• **Data to examine**:
——
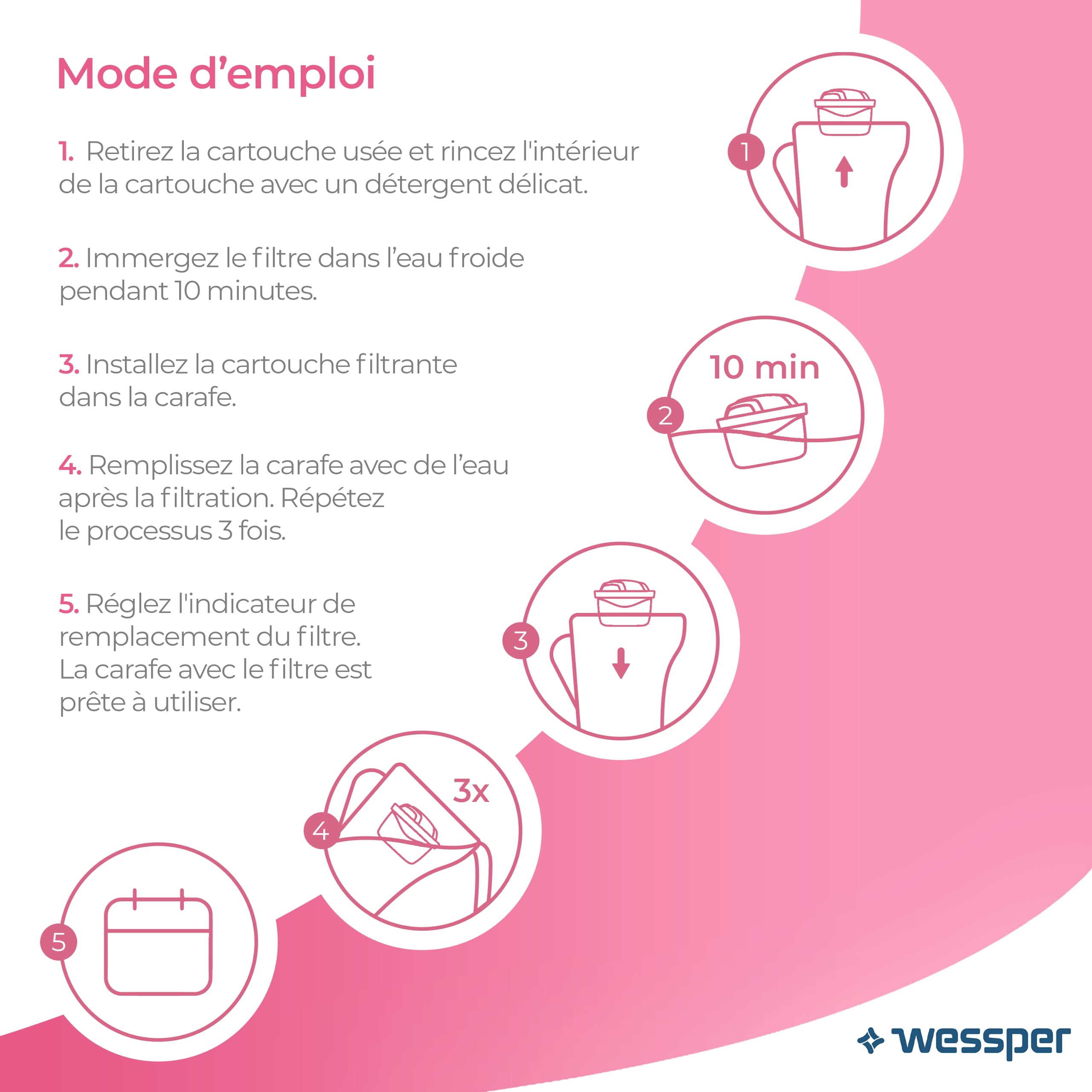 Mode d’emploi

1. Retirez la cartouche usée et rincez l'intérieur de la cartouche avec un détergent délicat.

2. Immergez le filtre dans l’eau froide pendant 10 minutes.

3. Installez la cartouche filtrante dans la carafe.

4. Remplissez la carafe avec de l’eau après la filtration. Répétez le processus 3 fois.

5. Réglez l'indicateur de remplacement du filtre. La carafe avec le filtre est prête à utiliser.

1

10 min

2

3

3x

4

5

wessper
——
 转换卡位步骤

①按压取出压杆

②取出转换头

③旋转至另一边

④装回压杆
——
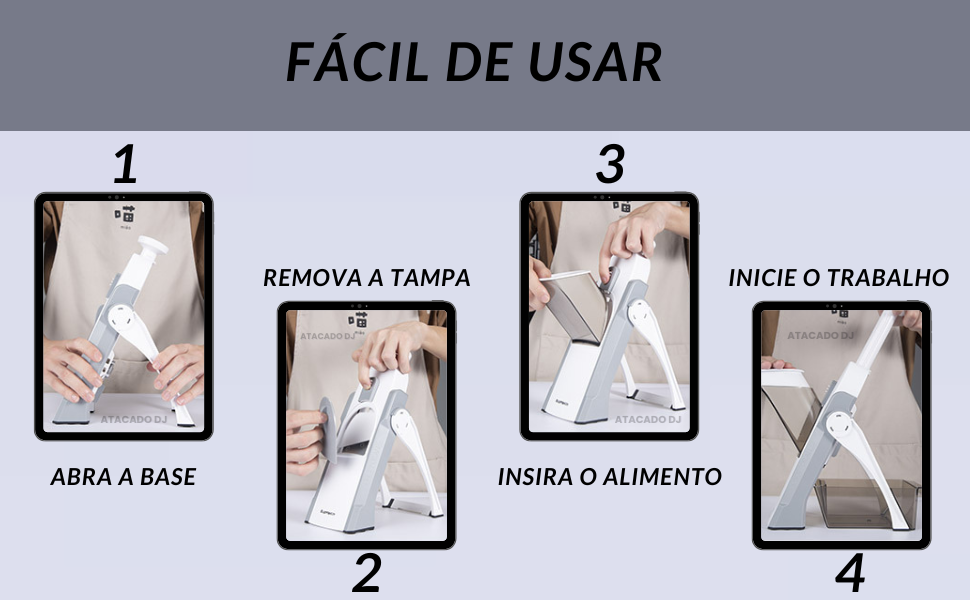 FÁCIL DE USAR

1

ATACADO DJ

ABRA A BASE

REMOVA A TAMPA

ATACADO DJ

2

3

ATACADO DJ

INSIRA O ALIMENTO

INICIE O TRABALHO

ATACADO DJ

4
——
• **Task to carry out**:
The expected answer is a copy of each line in the records that holds the word "cartouche".

• **Exercise output**:
1. Retirez la cartouche usée et rincez l'intérieur de la cartouche avec un détergent délicat.
3. Installez la cartouche filtrante dans la carafe.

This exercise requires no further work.